# Clustering the genres into groups

This file explores different metrics on the genres of GUM and performs a cluster analysis on them to produce homogeneous groups according to the distribution of these attributes.

#### 00) Necessary libraries

In [1]:
import os
import csv

#### 01) Get the file paths

In [4]:
def list_rsd_file_paths(directory): 
    
    try: 
        # Get all file names in the specified directory 
        file_names = os.listdir(directory) 

        # Make sure to only capture .rsd files
        rs4_file_paths = [directory + '/' + file for file in file_names if file.endswith('.rsd')] 

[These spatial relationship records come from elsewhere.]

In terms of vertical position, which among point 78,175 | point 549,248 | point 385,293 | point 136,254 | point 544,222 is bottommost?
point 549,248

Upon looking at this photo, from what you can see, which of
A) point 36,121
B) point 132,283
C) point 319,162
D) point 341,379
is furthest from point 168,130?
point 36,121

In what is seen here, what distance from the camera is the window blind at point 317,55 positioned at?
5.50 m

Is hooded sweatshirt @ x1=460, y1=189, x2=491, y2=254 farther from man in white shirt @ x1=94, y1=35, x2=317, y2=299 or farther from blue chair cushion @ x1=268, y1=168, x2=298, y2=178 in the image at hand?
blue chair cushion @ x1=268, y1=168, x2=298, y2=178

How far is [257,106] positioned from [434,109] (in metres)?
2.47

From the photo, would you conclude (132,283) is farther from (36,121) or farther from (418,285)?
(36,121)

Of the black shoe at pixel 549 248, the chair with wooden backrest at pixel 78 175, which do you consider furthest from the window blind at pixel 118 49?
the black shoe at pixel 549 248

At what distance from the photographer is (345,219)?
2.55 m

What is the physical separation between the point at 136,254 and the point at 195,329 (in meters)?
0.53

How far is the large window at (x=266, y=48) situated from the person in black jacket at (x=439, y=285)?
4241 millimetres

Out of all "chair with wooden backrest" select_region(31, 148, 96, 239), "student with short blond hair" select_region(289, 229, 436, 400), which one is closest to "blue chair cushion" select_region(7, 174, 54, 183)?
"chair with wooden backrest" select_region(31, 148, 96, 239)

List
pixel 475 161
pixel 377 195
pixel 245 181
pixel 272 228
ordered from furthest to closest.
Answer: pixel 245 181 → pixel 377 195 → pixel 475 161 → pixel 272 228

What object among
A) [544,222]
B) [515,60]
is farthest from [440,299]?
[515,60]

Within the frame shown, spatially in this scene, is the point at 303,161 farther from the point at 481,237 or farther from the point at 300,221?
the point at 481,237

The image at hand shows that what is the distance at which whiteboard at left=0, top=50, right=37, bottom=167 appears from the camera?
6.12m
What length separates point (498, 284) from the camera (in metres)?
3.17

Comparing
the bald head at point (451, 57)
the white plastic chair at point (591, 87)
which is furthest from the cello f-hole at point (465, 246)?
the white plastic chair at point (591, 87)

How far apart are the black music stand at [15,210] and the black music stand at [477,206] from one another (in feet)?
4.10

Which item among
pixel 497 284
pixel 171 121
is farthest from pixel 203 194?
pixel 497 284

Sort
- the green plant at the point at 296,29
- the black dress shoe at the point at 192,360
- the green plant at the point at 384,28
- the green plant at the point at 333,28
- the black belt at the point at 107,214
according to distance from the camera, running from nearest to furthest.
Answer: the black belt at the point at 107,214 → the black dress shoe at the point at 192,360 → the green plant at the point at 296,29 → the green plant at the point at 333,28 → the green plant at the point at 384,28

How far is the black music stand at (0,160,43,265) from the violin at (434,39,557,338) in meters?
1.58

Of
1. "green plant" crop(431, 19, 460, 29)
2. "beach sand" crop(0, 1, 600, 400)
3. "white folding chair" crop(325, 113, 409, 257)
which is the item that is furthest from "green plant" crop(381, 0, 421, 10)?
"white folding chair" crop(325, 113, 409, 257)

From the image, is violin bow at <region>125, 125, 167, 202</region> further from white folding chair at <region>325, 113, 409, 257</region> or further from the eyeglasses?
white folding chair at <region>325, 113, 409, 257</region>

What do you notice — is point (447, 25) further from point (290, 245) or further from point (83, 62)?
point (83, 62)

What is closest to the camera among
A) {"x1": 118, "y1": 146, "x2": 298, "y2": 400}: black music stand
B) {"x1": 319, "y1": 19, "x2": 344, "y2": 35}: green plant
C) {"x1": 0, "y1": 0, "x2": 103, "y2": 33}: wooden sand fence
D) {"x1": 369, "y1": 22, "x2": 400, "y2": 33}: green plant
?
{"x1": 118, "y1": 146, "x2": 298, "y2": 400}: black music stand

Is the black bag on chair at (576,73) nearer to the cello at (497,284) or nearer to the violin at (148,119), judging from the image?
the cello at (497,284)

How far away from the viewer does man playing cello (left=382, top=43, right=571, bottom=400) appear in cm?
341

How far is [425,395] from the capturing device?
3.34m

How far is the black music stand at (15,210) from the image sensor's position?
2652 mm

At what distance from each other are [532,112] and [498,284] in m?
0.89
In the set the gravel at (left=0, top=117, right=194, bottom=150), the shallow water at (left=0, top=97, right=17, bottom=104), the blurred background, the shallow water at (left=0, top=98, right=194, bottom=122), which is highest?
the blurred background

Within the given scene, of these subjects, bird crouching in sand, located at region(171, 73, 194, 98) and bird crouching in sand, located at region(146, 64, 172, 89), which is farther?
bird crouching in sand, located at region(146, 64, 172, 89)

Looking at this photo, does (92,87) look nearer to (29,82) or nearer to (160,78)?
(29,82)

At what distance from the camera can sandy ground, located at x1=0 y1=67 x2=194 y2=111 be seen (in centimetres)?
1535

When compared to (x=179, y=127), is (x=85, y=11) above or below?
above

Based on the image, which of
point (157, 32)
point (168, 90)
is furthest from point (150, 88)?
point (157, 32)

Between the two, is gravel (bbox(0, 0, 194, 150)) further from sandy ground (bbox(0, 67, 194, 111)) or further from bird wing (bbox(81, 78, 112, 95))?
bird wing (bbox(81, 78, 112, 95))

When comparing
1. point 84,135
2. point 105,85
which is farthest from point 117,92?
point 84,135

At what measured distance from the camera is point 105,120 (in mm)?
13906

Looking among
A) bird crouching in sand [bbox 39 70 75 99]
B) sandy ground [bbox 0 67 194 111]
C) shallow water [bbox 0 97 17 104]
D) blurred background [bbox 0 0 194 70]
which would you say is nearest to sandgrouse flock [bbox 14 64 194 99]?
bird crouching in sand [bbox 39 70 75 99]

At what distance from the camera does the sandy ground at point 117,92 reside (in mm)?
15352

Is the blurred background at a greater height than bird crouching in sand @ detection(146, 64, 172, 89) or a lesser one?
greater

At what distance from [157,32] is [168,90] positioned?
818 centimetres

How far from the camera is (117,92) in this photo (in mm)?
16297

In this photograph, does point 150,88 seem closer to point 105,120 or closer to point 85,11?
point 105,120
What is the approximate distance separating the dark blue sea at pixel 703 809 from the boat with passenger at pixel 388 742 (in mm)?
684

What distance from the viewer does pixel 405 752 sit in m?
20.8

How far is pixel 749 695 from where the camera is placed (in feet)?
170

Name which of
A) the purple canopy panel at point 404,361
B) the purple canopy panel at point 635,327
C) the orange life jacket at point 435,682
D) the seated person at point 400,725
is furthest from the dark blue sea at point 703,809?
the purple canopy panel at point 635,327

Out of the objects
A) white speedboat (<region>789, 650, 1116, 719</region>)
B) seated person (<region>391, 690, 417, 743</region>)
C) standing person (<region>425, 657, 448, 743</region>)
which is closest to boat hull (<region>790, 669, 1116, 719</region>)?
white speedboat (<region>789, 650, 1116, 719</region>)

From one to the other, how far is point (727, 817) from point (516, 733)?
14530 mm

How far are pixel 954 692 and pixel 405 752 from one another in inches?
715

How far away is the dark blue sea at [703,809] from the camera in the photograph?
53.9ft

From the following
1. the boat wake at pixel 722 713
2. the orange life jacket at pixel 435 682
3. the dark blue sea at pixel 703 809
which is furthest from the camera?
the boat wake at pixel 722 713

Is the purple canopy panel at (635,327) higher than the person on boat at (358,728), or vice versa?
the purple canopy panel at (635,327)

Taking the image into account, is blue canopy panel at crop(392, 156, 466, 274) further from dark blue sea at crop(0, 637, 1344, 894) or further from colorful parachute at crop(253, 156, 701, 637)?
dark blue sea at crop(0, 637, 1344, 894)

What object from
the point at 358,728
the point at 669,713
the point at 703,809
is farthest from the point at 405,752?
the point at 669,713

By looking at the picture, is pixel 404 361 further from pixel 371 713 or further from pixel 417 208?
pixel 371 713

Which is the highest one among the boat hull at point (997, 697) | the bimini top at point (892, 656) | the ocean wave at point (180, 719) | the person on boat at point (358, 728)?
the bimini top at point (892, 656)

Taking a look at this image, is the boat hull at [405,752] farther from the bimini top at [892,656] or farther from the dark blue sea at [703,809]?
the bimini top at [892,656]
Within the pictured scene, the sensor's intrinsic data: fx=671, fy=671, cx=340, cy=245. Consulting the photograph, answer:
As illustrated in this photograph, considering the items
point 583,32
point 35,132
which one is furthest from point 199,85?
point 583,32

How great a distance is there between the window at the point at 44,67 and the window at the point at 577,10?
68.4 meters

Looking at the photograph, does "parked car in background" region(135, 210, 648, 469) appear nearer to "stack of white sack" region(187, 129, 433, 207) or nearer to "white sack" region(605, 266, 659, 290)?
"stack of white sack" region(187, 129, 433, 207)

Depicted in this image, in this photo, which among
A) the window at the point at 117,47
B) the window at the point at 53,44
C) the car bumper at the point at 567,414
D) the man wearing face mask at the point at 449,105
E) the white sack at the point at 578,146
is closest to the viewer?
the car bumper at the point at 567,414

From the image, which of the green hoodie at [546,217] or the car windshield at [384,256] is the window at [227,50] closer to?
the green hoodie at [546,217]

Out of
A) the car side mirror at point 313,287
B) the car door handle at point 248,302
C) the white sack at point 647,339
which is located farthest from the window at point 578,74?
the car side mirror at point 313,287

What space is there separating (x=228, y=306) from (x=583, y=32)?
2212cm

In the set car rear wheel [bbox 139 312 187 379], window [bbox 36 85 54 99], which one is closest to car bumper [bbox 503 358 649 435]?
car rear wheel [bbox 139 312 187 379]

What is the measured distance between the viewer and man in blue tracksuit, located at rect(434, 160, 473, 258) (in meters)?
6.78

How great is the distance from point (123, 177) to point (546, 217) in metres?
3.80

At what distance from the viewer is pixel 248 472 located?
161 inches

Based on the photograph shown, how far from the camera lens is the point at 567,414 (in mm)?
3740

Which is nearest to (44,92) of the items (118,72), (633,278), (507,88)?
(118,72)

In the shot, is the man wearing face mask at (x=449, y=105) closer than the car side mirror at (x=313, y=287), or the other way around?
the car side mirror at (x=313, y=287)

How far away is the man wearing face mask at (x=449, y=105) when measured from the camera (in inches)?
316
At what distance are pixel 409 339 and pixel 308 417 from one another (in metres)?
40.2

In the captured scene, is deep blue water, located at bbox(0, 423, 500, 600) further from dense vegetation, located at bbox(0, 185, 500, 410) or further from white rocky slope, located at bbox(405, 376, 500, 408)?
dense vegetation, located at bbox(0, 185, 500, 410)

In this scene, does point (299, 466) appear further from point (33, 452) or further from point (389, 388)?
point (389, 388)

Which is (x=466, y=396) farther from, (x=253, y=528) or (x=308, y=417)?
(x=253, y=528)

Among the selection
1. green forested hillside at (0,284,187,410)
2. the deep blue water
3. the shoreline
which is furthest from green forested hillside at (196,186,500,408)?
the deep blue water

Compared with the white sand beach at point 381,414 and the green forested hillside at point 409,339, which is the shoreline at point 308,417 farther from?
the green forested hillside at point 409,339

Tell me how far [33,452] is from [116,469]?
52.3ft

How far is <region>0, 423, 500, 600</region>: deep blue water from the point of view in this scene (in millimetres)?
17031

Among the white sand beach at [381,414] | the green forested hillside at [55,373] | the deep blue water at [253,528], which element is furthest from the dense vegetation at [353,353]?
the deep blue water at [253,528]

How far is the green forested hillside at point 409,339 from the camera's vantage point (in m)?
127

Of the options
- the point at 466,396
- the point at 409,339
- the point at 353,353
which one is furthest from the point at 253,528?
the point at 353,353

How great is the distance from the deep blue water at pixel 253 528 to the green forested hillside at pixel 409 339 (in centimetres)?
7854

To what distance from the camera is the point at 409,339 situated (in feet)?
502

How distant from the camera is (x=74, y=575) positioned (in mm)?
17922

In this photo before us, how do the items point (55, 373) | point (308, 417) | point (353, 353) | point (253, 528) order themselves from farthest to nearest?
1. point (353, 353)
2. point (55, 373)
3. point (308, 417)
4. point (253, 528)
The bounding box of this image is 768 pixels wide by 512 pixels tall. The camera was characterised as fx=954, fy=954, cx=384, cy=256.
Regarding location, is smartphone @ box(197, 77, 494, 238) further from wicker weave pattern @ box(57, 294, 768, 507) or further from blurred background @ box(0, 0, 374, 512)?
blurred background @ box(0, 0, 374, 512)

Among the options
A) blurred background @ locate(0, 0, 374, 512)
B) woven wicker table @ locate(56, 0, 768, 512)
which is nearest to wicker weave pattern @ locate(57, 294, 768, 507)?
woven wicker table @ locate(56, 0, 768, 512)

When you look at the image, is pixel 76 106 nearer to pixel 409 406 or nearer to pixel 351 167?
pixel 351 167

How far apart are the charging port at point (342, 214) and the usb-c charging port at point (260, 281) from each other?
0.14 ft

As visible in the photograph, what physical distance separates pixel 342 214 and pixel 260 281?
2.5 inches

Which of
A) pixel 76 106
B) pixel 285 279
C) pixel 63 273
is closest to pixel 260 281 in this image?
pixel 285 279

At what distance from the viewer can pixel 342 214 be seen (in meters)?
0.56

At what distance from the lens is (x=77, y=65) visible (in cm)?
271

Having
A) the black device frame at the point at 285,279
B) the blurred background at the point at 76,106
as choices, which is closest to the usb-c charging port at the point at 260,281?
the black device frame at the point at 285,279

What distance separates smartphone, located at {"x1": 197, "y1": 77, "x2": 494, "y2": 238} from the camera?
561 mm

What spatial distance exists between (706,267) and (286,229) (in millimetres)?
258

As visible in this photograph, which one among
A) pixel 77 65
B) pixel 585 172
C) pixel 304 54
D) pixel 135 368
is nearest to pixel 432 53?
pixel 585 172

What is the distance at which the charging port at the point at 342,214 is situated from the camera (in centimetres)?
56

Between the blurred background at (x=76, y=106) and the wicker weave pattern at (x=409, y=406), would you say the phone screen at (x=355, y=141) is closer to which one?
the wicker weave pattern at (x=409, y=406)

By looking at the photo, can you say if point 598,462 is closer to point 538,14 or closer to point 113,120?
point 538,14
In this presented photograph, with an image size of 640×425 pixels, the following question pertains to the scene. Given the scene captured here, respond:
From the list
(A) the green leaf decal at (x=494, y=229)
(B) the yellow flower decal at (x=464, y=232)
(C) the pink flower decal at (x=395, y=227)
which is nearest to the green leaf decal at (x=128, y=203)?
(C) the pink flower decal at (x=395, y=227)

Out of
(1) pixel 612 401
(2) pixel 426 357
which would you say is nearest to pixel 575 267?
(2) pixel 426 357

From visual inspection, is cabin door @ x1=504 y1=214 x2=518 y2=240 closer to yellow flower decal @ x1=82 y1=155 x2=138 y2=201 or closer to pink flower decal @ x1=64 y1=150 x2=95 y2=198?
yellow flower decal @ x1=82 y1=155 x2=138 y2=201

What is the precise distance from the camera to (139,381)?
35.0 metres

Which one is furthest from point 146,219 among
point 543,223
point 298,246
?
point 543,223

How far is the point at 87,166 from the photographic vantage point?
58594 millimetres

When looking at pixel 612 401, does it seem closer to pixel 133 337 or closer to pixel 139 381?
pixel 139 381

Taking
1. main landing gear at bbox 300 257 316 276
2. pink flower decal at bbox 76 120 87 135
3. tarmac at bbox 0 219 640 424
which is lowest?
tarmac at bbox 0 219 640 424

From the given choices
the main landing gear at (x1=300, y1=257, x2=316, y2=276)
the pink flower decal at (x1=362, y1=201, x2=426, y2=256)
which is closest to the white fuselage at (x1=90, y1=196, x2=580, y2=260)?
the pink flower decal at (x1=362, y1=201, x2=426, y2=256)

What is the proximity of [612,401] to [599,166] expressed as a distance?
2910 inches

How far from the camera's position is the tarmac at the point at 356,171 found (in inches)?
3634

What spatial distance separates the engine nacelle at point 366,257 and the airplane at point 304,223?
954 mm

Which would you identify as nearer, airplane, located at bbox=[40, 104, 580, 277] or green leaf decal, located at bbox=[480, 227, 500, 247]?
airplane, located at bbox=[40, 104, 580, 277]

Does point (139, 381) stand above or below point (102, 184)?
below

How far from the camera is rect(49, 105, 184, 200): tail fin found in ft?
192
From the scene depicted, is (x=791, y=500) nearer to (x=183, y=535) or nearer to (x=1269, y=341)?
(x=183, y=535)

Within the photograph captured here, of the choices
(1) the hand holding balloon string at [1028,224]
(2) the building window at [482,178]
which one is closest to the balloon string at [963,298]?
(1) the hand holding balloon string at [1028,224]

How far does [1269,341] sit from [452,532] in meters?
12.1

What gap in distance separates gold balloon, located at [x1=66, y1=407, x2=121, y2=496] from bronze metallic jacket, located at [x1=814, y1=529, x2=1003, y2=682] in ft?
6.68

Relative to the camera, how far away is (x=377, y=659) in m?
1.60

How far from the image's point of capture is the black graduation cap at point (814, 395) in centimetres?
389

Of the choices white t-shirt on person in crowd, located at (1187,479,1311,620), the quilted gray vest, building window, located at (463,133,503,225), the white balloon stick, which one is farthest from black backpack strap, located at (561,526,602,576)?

        return rs4_file_paths 

    # Error handling
    except Exception as e: 

        print(f"An error occurred: {e}") 

        return [] 


# Get all rsd files in the all (train+dev+test) file folder
rsd_file_paths = list_rsd_file_paths("C:/Users/marco/OneDrive/24_25_WS/Discourse_modeling_and_processing/disco-project/data/all")

#### 02.a) Load data into genre-file dictionary

In [19]:
def rsd_file_paths_to_dict(rsd_file_paths):

    # Dictionary structure: 
    # Highest layer key = genre
    # Second layer key = document
    genre_document_dict = {
        'academic':{},
        'bio':{},
        'conversation':{},
        'court':{},
        'essay':{},
        'fiction':{},
        'interview':{},
        'letter':{},
        'news':{},
        'podcast':{},
        'reddit':{},
        'speech':{},
        'textbook':{},
        'vlog':{},
        'whow':{},
        'voyage':{}
    }

    for file_path in rsd_file_paths:

        ids = []
        texts = []
        syntactics = []
        parents = []
        relations = []
        markers = []

        with open(file_path, 'r', encoding='utf-8') as file: 
            reader = csv.reader(file, delimiter='\t') 
    
            for row in reader:
                try:
                    ids.append(int(row[0]))
                    texts.append(row[1])
                    syntactics.append(row[5])
                    parents.append(int(row[6]))
                    relations.append(row[7])
                    markers.append(row[9])
                except IndexError: 
                    print(f"Skipping row with insufficient columns in file: {file_path}")
                    ids = ids[:len(markers)]
                    texts = texts[:len(markers)]
                    syntactics = syntactics[:len(markers)]
                    parents = parents[:len(markers)]
                    relations = relations[:len(markers)]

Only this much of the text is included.